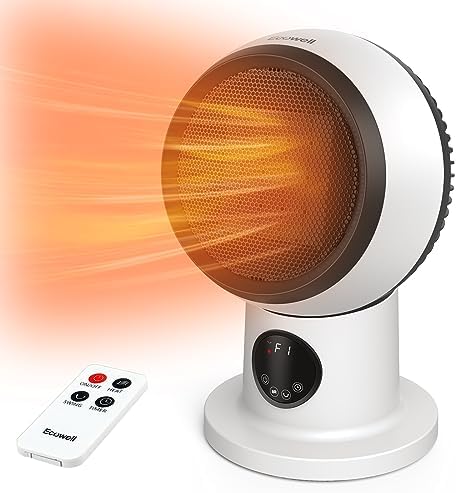 ECOWELL Space Heater Fan Combo with Remote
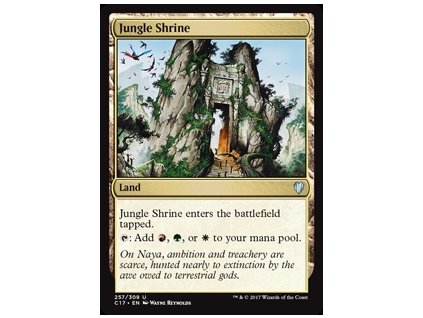 Jungle Shrine (Foil NE, Stav Near Mint)
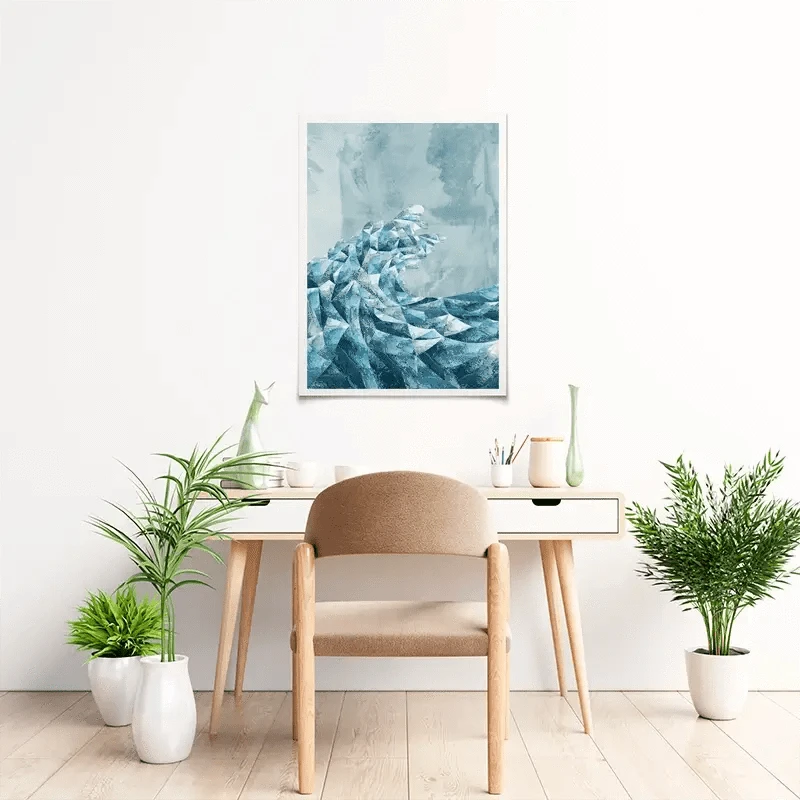 Ocean Geometric Art Print Ocean Geometric Art Print wall art product Sarah Manovski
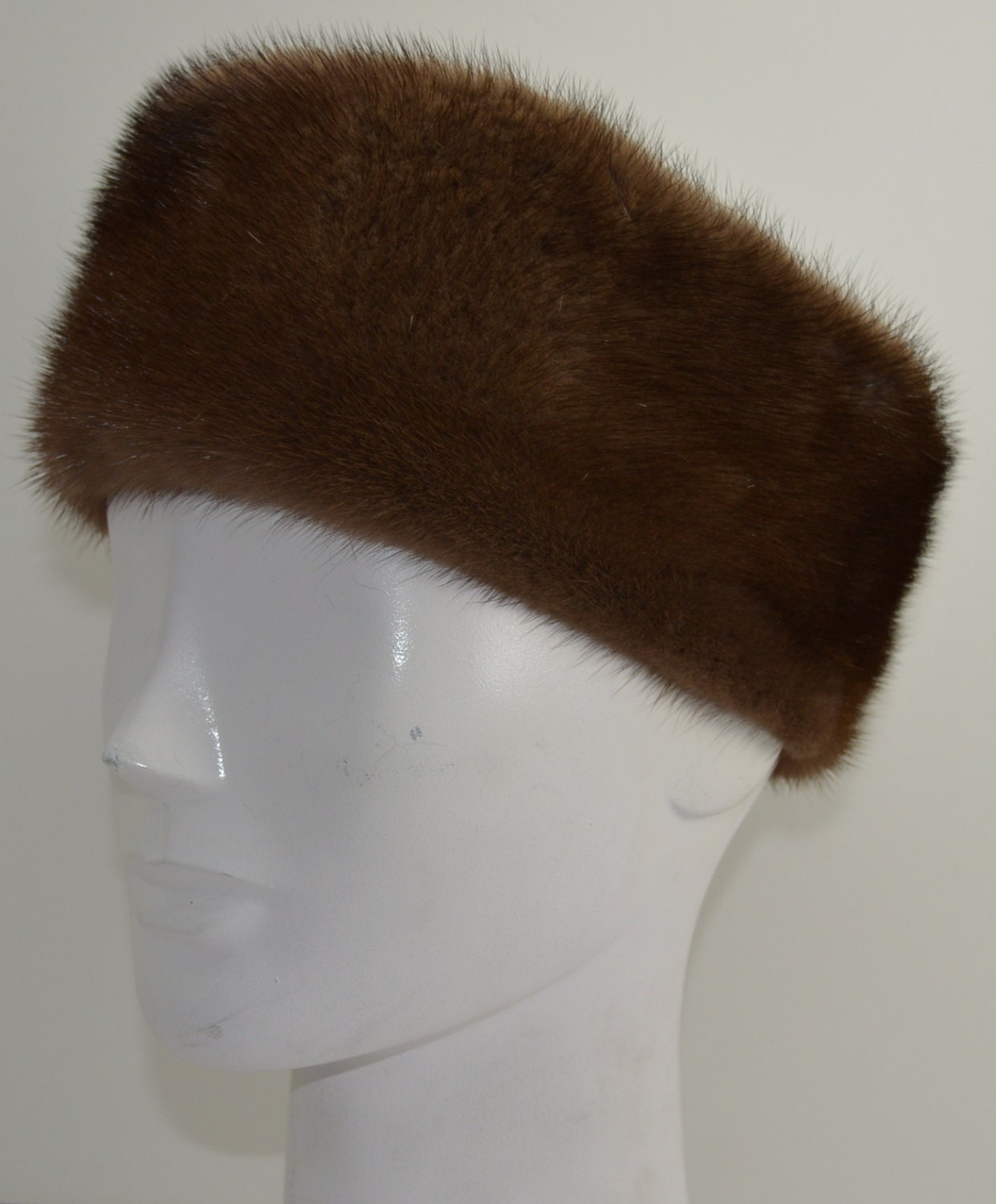 Demi Buff Brown Mink Fur Headband New Manufactured in US - Etsy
====
> **Task objective**: Leave out the pictures and copy the rest of the material above exactly.

> **Written response**:
 ECOWELL Space Heater Fan Combo with Remote
 Jungle Shrine (Foil NE, Stav Near Mint)
 Ocean Geometric Art Print Ocean Geometric Art Print wall art product Sarah Manovski
 Demi Buff Brown Mink Fur Headband New Manufactured in US - Etsy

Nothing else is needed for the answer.